+++ Material provided +++

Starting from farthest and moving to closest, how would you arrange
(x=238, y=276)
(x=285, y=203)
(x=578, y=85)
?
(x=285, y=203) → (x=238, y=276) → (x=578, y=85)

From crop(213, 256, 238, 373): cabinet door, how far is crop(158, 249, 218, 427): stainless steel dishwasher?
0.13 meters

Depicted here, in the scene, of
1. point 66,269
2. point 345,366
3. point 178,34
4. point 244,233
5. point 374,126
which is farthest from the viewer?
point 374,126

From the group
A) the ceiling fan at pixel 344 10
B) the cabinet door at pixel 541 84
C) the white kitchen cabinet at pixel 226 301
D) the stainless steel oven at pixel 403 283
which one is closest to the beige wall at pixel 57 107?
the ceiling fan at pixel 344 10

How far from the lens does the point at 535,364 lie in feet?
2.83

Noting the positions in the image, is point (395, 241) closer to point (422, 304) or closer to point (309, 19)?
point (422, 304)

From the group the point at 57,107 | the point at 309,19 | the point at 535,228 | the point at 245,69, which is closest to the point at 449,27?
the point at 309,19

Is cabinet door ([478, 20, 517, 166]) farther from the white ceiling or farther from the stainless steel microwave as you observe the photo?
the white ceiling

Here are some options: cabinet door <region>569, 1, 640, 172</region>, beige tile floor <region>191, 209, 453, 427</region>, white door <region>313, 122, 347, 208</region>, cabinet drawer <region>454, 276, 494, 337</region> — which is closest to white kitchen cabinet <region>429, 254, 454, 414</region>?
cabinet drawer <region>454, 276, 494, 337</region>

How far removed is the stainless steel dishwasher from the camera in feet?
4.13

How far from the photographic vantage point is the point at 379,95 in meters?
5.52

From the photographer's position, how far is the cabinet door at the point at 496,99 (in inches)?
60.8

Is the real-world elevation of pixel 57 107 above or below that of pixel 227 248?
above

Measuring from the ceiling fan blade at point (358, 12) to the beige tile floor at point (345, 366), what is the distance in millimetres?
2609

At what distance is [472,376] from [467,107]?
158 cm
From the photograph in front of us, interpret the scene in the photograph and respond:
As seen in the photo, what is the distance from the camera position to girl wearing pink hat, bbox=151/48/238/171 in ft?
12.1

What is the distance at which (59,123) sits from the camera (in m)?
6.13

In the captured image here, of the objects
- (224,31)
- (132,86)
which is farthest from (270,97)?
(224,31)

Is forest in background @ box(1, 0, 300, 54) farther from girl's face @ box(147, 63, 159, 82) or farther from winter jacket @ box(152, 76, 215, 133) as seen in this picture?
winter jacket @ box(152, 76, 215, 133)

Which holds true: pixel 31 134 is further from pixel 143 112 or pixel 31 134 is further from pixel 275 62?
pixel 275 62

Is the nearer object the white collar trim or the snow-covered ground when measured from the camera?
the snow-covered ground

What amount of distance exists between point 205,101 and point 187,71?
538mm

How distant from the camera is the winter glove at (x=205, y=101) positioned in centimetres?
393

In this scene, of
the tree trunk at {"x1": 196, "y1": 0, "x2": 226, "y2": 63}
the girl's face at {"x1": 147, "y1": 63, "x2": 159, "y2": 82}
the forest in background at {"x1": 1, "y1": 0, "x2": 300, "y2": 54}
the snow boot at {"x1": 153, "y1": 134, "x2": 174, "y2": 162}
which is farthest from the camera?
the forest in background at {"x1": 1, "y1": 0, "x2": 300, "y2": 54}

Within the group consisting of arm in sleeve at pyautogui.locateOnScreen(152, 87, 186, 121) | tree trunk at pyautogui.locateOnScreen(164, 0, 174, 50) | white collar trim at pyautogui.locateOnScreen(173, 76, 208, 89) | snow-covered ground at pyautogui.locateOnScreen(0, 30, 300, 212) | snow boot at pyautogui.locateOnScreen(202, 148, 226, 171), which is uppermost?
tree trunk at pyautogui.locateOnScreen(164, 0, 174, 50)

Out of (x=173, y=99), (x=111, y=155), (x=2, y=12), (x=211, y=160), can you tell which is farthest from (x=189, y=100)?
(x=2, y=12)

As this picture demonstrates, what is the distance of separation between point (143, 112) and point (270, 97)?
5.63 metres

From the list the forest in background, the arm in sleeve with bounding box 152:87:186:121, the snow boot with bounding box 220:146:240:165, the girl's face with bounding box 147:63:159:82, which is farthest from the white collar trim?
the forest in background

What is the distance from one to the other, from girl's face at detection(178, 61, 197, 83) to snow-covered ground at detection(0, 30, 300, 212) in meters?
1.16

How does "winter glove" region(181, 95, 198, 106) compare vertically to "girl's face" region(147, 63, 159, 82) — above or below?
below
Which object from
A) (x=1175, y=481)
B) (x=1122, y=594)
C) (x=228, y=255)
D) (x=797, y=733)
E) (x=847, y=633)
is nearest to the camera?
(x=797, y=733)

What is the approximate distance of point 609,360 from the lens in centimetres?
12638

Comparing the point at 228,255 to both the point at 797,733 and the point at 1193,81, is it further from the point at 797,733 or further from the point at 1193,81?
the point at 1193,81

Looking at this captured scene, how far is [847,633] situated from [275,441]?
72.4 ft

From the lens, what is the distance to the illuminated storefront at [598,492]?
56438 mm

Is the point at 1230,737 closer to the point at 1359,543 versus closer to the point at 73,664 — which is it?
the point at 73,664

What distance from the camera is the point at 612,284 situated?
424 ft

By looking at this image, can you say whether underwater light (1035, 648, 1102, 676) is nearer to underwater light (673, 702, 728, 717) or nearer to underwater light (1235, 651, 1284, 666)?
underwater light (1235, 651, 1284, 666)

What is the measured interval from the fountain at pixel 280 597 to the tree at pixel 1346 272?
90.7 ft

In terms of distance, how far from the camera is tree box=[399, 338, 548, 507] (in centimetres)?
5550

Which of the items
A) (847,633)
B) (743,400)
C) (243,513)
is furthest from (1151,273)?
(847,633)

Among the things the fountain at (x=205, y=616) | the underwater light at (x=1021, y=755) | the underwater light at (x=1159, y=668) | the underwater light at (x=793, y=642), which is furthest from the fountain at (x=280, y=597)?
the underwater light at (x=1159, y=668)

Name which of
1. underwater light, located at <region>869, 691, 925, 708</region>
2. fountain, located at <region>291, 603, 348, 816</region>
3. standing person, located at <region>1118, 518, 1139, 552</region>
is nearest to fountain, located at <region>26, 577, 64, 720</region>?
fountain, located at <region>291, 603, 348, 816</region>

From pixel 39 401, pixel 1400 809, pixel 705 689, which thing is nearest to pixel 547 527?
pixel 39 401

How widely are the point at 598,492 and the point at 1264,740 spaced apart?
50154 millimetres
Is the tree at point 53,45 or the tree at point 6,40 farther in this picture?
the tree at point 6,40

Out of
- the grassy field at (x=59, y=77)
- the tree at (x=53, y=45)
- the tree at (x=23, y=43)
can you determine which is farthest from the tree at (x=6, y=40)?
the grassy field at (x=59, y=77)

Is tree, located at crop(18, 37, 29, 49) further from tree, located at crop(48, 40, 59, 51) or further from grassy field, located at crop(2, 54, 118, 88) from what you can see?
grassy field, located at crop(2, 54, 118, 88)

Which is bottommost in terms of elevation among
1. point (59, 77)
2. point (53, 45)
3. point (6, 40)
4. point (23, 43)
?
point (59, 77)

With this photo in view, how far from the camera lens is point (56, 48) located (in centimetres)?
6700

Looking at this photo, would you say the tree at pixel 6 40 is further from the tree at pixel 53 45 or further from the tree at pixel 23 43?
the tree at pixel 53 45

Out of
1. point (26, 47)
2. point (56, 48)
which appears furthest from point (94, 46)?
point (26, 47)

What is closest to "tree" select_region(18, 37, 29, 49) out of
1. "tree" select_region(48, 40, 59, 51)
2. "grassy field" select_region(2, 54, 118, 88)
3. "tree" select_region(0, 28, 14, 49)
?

+++

→ Work required
Reproduce each record shown above without altering a single word.

→ Written reply
Starting from farthest and moving to closest, how would you arrange
(x=238, y=276)
(x=285, y=203)
(x=578, y=85)
?
(x=285, y=203) → (x=238, y=276) → (x=578, y=85)

From crop(213, 256, 238, 373): cabinet door, how far is crop(158, 249, 218, 427): stainless steel dishwasher?
0.13 meters

Depicted here, in the scene, of
1. point 66,269
2. point 345,366
3. point 178,34
4. point 244,233
5. point 374,126
which is farthest from the viewer?
point 374,126

From the group
A) the ceiling fan at pixel 344 10
B) the cabinet door at pixel 541 84
C) the white kitchen cabinet at pixel 226 301
D) the stainless steel oven at pixel 403 283
which one is closest to the beige wall at pixel 57 107?
the ceiling fan at pixel 344 10

How far from the lens does the point at 535,364 lie in feet?
2.83

Noting the positions in the image, is point (395, 241) closer to point (422, 304) or closer to point (309, 19)?
point (422, 304)

From the group the point at 57,107 | the point at 309,19 | the point at 535,228 | the point at 245,69, which is closest to the point at 449,27?
the point at 309,19

Is cabinet door ([478, 20, 517, 166]) farther from the white ceiling or farther from the stainless steel microwave as you observe the photo?
the white ceiling

Here are some options: cabinet door <region>569, 1, 640, 172</region>, beige tile floor <region>191, 209, 453, 427</region>, white door <region>313, 122, 347, 208</region>, cabinet drawer <region>454, 276, 494, 337</region> — which is closest to white kitchen cabinet <region>429, 254, 454, 414</region>?
cabinet drawer <region>454, 276, 494, 337</region>

How far removed is the stainless steel dishwasher from the camera in feet?
4.13

How far from the photographic vantage point is the point at 379,95 in meters?
5.52

From the photographer's position, how far is the cabinet door at the point at 496,99 (in inches)?
60.8

Is the real-world elevation of pixel 57 107 above or below that of pixel 227 248?
above

Measuring from the ceiling fan blade at point (358, 12) to the beige tile floor at point (345, 366), what is the distance in millimetres?
2609

At what distance is [472,376] from [467,107]?
158 cm
From the photograph in front of us, interpret the scene in the photograph and respond:
As seen in the photo, what is the distance from the camera position to girl wearing pink hat, bbox=151/48/238/171 in ft?
12.1

What is the distance at which (59,123) sits from the camera (in m)?
6.13

In the captured image here, of the objects
- (224,31)
- (132,86)
which is farthest from (270,97)?
(224,31)

Is forest in background @ box(1, 0, 300, 54) farther from girl's face @ box(147, 63, 159, 82) or farther from winter jacket @ box(152, 76, 215, 133) as seen in this picture?
winter jacket @ box(152, 76, 215, 133)

Which holds true: pixel 31 134 is further from pixel 143 112 or pixel 31 134 is further from pixel 275 62?
pixel 275 62

Is the nearer object the white collar trim or the snow-covered ground when measured from the camera?
the snow-covered ground

What amount of distance exists between point 205,101 and point 187,71?
538mm

How distant from the camera is the winter glove at (x=205, y=101) positioned in centimetres?
393

In this scene, of
the tree trunk at {"x1": 196, "y1": 0, "x2": 226, "y2": 63}
the girl's face at {"x1": 147, "y1": 63, "x2": 159, "y2": 82}
the forest in background at {"x1": 1, "y1": 0, "x2": 300, "y2": 54}
the snow boot at {"x1": 153, "y1": 134, "x2": 174, "y2": 162}
which is farthest from the camera?
the forest in background at {"x1": 1, "y1": 0, "x2": 300, "y2": 54}

Within the group consisting of arm in sleeve at pyautogui.locateOnScreen(152, 87, 186, 121) | tree trunk at pyautogui.locateOnScreen(164, 0, 174, 50) | white collar trim at pyautogui.locateOnScreen(173, 76, 208, 89) | snow-covered ground at pyautogui.locateOnScreen(0, 30, 300, 212) | snow boot at pyautogui.locateOnScreen(202, 148, 226, 171), which is uppermost?
tree trunk at pyautogui.locateOnScreen(164, 0, 174, 50)

Out of (x=173, y=99), (x=111, y=155), (x=2, y=12), (x=211, y=160), can you tell which is farthest from (x=189, y=100)?
(x=2, y=12)

As this picture demonstrates, what is the distance of separation between point (143, 112) and point (270, 97)?
5.63 metres

From the list the forest in background, the arm in sleeve with bounding box 152:87:186:121, the snow boot with bounding box 220:146:240:165, the girl's face with bounding box 147:63:159:82, which is farthest from the white collar trim?
the forest in background

What is the distance from one to the other, from girl's face at detection(178, 61, 197, 83) to snow-covered ground at detection(0, 30, 300, 212) in meters?
1.16

How does "winter glove" region(181, 95, 198, 106) compare vertically to "girl's face" region(147, 63, 159, 82) — above or below?
below
Which object from
A) (x=1175, y=481)
B) (x=1122, y=594)
C) (x=228, y=255)
D) (x=797, y=733)
E) (x=847, y=633)
is nearest to the camera?
(x=797, y=733)

What is the approximate distance of point 609,360 from the lens in centimetres?
12638

Comparing the point at 228,255 to both the point at 797,733 and the point at 1193,81, is it further from the point at 797,733 or further from the point at 1193,81?
the point at 1193,81

Looking at this captured scene, how far is [847,633] situated from [275,441]?
72.4 ft

From the lens, what is the distance to the illuminated storefront at [598,492]?
56438 mm

Is the point at 1230,737 closer to the point at 1359,543 versus closer to the point at 73,664 — which is it?
the point at 73,664

What distance from the camera is the point at 612,284 situated?
424 ft

By looking at this image, can you say whether underwater light (1035, 648, 1102, 676) is nearer to underwater light (673, 702, 728, 717) or nearer to underwater light (1235, 651, 1284, 666)?
underwater light (1235, 651, 1284, 666)

What is the measured interval from the fountain at pixel 280 597 to the tree at pixel 1346 272?
90.7 ft

In terms of distance, how far from the camera is tree box=[399, 338, 548, 507] (in centimetres)?
5550

Which of the items
A) (847,633)
B) (743,400)
C) (243,513)
is furthest from (1151,273)?
(847,633)

Among the things the fountain at (x=205, y=616) | the underwater light at (x=1021, y=755) | the underwater light at (x=1159, y=668) | the underwater light at (x=793, y=642), which is furthest from the fountain at (x=280, y=597)?
the underwater light at (x=1159, y=668)

Name which of
1. underwater light, located at <region>869, 691, 925, 708</region>
2. fountain, located at <region>291, 603, 348, 816</region>
3. standing person, located at <region>1118, 518, 1139, 552</region>
is nearest to fountain, located at <region>26, 577, 64, 720</region>?
fountain, located at <region>291, 603, 348, 816</region>

From pixel 39 401, pixel 1400 809, pixel 705 689, which thing is nearest to pixel 547 527?
pixel 39 401

How widely are the point at 598,492 and the point at 1264,740 spaced apart?
50154 millimetres
Is the tree at point 53,45 or the tree at point 6,40 farther in this picture?
the tree at point 6,40

Out of
- the grassy field at (x=59, y=77)
- the tree at (x=53, y=45)
- the tree at (x=23, y=43)
can you determine which is farthest from the tree at (x=6, y=40)?
the grassy field at (x=59, y=77)

Is tree, located at crop(18, 37, 29, 49) further from tree, located at crop(48, 40, 59, 51) or further from grassy field, located at crop(2, 54, 118, 88) from what you can see?
grassy field, located at crop(2, 54, 118, 88)

Which is bottommost in terms of elevation among
1. point (59, 77)
2. point (53, 45)
3. point (6, 40)
4. point (23, 43)
?
point (59, 77)

With this photo in view, how far from the camera lens is point (56, 48) located (in centimetres)?
6700

Looking at this photo, would you say the tree at pixel 6 40 is further from the tree at pixel 53 45 or further from the tree at pixel 23 43?
the tree at pixel 53 45

Out of
1. point (26, 47)
2. point (56, 48)
which appears furthest from point (94, 46)?
point (26, 47)

What is closest to "tree" select_region(18, 37, 29, 49) out of
1. "tree" select_region(48, 40, 59, 51)
2. "grassy field" select_region(2, 54, 118, 88)
3. "tree" select_region(0, 28, 14, 49)
?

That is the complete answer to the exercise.